### Directions for this task
Please repeat all of the records, keeping every word unchanged.

### Saved data entries
═══

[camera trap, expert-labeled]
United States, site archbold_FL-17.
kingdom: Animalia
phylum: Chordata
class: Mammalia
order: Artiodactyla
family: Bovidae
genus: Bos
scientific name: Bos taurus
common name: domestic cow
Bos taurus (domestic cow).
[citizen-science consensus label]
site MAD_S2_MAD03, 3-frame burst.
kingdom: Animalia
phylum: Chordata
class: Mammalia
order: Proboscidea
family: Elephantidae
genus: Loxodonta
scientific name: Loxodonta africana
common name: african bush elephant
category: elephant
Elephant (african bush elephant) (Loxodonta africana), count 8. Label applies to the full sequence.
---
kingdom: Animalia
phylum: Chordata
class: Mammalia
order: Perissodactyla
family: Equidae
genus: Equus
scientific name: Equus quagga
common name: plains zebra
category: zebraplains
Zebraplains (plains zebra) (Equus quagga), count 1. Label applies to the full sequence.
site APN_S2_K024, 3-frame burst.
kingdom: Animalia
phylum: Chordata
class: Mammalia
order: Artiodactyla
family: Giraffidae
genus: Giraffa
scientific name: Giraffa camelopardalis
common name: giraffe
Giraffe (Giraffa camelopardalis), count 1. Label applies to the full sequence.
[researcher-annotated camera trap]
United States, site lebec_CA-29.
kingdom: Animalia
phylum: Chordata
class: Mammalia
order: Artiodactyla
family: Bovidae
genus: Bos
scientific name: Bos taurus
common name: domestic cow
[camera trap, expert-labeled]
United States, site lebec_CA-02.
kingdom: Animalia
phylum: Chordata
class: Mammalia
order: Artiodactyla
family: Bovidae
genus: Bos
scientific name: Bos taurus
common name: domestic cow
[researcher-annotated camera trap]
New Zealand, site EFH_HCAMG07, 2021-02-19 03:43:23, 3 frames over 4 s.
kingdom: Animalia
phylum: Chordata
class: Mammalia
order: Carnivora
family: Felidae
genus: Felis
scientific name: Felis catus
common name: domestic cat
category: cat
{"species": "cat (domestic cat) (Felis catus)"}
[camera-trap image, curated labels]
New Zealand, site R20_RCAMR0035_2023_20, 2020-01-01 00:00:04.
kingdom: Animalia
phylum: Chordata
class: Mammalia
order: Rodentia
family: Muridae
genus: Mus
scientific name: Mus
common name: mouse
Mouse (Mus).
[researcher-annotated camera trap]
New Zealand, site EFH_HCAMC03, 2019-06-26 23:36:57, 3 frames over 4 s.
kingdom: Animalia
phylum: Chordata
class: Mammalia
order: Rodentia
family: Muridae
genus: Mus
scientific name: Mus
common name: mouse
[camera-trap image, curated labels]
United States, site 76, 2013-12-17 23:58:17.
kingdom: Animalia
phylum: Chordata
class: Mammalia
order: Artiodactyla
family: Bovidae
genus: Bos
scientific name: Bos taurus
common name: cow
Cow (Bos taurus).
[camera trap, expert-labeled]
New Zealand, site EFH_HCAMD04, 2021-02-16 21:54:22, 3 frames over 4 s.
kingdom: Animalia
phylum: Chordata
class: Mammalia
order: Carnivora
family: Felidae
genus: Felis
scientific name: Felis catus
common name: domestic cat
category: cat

═══

### Result
[camera trap, expert-labeled]
United States, site archbold_FL-17.
kingdom: Animalia
phylum: Chordata
class: Mammalia
order: Artiodactyla
family: Bovidae
genus: Bos
scientific name: Bos taurus
common name: domestic cow
Bos taurus (domestic cow).
[citizen-science consensus label]
site MAD_S2_MAD03, 3-frame burst.
kingdom: Animalia
phylum: Chordata
class: Mammalia
order: Proboscidea
family: Elephantidae
genus: Loxodonta
scientific name: Loxodonta africana
common name: african bush elephant
category: elephant
Elephant (african bush elephant) (Loxodonta africana), count 8. Label applies to the full sequence.
---
kingdom: Animalia
phylum: Chordata
class: Mammalia
order: Perissodactyla
family: Equidae
genus: Equus
scientific name: Equus quagga
common name: plains zebra
category: zebraplains
Zebraplains (plains zebra) (Equus quagga), count 1. Label applies to the full sequence.
site APN_S2_K024, 3-frame burst.
kingdom: Animalia
phylum: Chordata
class: Mammalia
order: Artiodactyla
family: Giraffidae
genus: Giraffa
scientific name: Giraffa camelopardalis
common name: giraffe
Giraffe (Giraffa camelopardalis), count 1. Label applies to the full sequence.
[researcher-annotated camera trap]
United States, site lebec_CA-29.
kingdom: Animalia
phylum: Chordata
class: Mammalia
order: Artiodactyla
family: Bovidae
genus: Bos
scientific name: Bos taurus
common name: domestic cow
[camera trap, expert-labeled]
United States, site lebec_CA-02.
kingdom: Animalia
phylum: Chordata
class: Mammalia
order: Artiodactyla
family: Bovidae
genus: Bos
scientific name: Bos taurus
common name: domestic cow
[researcher-annotated camera trap]
New Zealand, site EFH_HCAMG07, 2021-02-19 03:43:23, 3 frames over 4 s.
kingdom: Animalia
phylum: Chordata
class: Mammalia
order: Carnivora
family: Felidae
genus: Felis
scientific name: Felis catus
common name: domestic cat
category: cat
{"species": "cat (domestic cat) (Felis catus)"}
[camera-trap image, curated labels]
New Zealand, site R20_RCAMR0035_2023_20, 2020-01-01 00:00:04.
kingdom: Animalia
phylum: Chordata
class: Mammalia
order: Rodentia
family: Muridae
genus: Mus
scientific name: Mus
common name: mouse
Mouse (Mus).
[researcher-annotated camera trap]
New Zealand, site EFH_HCAMC03, 2019-06-26 23:36:57, 3 frames over 4 s.
kingdom: Animalia
phylum: Chordata
class: Mammalia
order: Rodentia
family: Muridae
genus: Mus
scientific name: Mus
common name: mouse
[camera-trap image, curated labels]
United States, site 76, 2013-12-17 23:58:17.
kingdom: Animalia
phylum: Chordata
class: Mammalia
order: Artiodactyla
family: Bovidae
genus: Bos
scientific name: Bos taurus
common name: cow
Cow (Bos taurus).
[camera trap, expert-labeled]
New Zealand, site EFH_HCAMD04, 2021-02-16 21:54:22, 3 frames over 4 s.
kingdom: Animalia
phylum: Chordata
class: Mammalia
order: Carnivora
family: Felidae
genus: Felis
scientific name: Felis catus
common name: domestic cat
category: cat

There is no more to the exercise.